-- Start --
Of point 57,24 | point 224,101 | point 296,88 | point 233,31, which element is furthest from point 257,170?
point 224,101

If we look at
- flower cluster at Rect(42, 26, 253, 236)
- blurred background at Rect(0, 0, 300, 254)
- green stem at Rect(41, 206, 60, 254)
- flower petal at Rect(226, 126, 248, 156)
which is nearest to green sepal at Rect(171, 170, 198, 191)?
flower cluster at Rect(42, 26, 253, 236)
-- End --
-- Start --
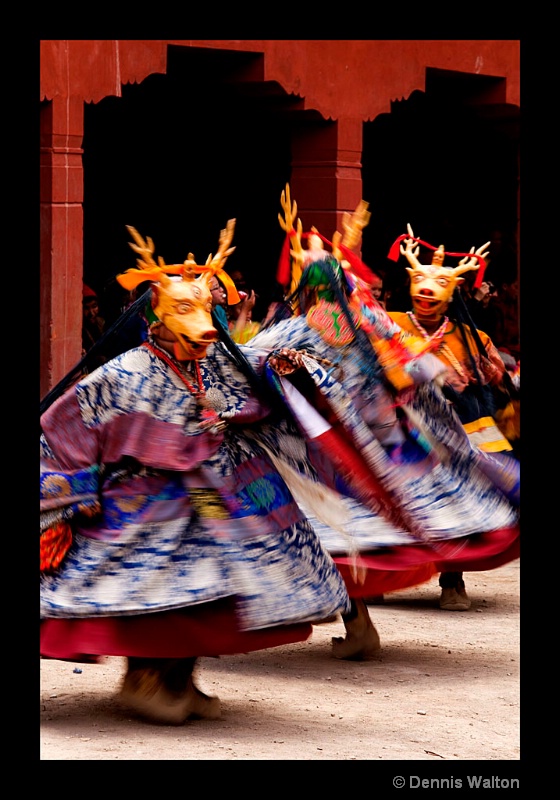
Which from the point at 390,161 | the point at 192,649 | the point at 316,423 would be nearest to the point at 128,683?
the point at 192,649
-- End --
CHALLENGE.
Copy out every line in the records above that contains the word "nearest".

RESULT BELOW.
which is nearest to green sepal at Rect(171, 170, 198, 191)?
Which from the point at 390,161 | the point at 192,649 | the point at 316,423 would be nearest to the point at 128,683?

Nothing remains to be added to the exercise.